Boeing has recommended all airlines temporarily suspend Boeing 777 aircraft with the same engine type as the United Airlines flight from Denver to Honolulu that suffered an engine failure on February 20th. 

The incident included the failure of the aircraft’s Pratt & Whitney’s PW4000 engine mid-flight, fortunately no injuries were reported aboard the aircraft or due to debris that fell to the ground. 

As a result, the U.S. Federal Aviation Administration (FAA) has ordered emergency inspections advising “immediate or stepped-up inspections of Boeing 777 aircraft with certain Pratt & Whitney PW4000 engines”, and went on to say that airlines should step up the inspection interval for the hollow fan blades that are unique to this model of engine. 

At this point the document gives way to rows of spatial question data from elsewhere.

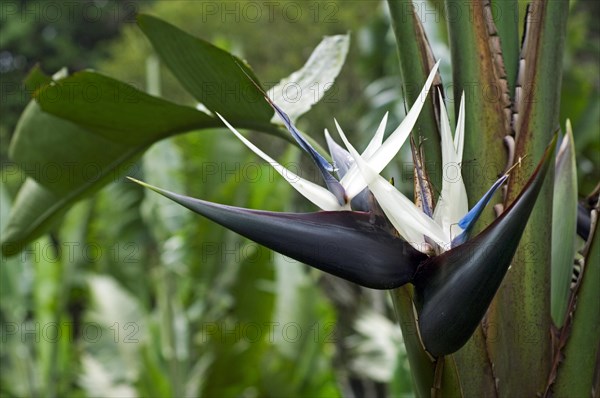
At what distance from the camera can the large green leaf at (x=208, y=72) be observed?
0.83m

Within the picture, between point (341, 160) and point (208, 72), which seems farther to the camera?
point (208, 72)

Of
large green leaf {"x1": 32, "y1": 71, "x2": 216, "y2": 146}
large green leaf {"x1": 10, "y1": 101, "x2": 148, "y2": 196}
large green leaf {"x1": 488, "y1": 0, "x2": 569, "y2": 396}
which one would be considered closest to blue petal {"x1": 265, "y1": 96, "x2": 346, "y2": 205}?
large green leaf {"x1": 488, "y1": 0, "x2": 569, "y2": 396}

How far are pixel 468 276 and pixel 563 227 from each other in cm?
30

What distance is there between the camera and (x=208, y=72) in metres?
0.88

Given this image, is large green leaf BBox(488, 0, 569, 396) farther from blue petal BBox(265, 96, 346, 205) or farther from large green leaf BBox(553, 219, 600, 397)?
blue petal BBox(265, 96, 346, 205)

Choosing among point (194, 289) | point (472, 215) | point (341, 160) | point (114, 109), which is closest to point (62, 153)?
point (114, 109)

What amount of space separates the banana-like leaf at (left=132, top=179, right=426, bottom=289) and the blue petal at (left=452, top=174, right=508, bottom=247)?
1.3 inches

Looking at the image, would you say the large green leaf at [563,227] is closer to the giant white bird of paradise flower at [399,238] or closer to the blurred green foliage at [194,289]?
the giant white bird of paradise flower at [399,238]

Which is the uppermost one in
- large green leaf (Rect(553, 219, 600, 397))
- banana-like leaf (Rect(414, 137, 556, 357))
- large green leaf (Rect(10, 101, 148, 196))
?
banana-like leaf (Rect(414, 137, 556, 357))

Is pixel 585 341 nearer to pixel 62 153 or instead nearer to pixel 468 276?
pixel 468 276

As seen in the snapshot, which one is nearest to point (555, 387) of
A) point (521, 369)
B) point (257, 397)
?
point (521, 369)

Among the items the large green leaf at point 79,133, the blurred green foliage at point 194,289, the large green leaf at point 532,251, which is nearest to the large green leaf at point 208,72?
the large green leaf at point 79,133

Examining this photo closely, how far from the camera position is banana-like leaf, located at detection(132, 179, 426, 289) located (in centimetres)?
51

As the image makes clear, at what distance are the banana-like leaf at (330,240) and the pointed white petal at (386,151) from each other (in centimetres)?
3
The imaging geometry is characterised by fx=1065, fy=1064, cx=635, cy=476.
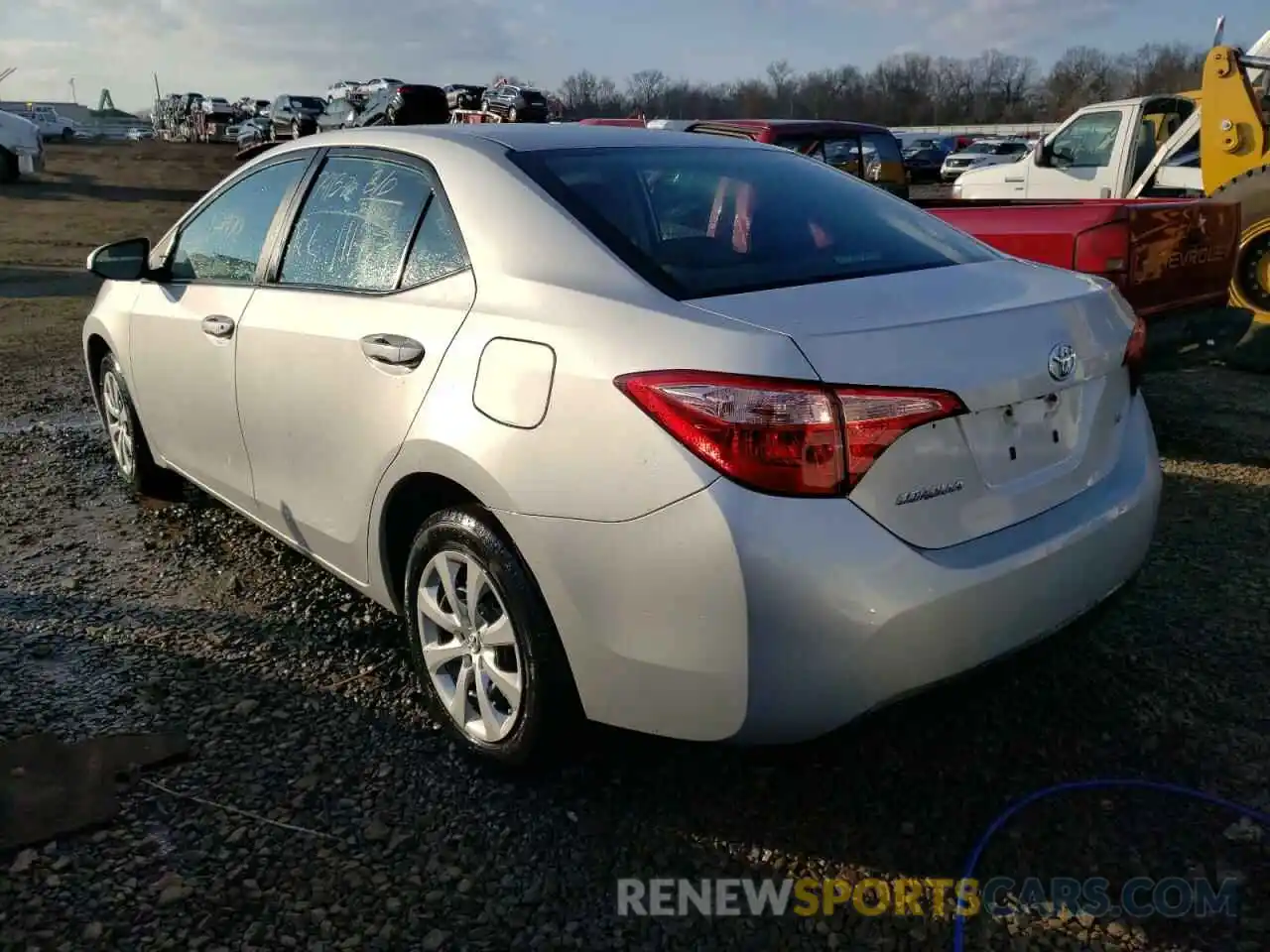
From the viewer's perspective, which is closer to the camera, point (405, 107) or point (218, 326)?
point (218, 326)

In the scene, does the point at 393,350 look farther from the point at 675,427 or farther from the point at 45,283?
the point at 45,283

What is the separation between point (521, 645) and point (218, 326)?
6.06 feet

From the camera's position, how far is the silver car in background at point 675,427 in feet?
6.95

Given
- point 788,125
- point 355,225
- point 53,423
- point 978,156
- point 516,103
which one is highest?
point 516,103

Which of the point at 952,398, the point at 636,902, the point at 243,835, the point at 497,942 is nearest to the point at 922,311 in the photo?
the point at 952,398

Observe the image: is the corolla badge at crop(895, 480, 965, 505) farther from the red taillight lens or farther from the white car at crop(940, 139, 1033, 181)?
the white car at crop(940, 139, 1033, 181)

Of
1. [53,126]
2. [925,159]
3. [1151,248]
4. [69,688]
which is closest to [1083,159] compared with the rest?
[1151,248]

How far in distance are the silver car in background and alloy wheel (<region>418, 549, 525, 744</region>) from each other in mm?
11

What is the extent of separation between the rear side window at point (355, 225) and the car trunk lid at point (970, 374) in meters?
1.12

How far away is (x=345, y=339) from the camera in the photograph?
118 inches

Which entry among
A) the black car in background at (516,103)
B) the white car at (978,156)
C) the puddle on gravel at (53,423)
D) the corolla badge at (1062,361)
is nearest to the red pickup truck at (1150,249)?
the corolla badge at (1062,361)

Which Airlines are Affected?

United Airlines is the only U.S. carrier that uses the 777 aircraft with the Pratt & Whitney engine with a total of 128 aircrafts. Typically this aircraft is used only for flights between Hawaii and select mainland hubs, including Denver (DEN), Los Angeles (LAX) and San Francisco (SFO). United has currently removed all 24 of the craft from its schedule, claiming only a small number of customers will be affected by the change. 

Other international carriers utilizing this aircraft and engine including All Nippon Airways, Japan Airlines, Asiana,  Korean Air and EgyptAir have all been taken out of service for inspection, and the U.K. has ordered a temporary ban of the aircraft over its airspace . 

What is being done to ensure the safety of the aircraft?

While the investigation is ongoing by the NTSB (National Transportation Safety Board), inspections are underway for the aircrafts using the Pratt & Whitney engines. In total, there are 69 aircraft with that engine type in active use, and an additional 59 in storage. The FAA also recommended that airlines step up the inspection interval for the hollow fan blades that are unique to this model of engine.

Airlines that use this type of aircraft may begin to substitute other planes that are instead powered by General Electric GE90 engines until inspections are complete.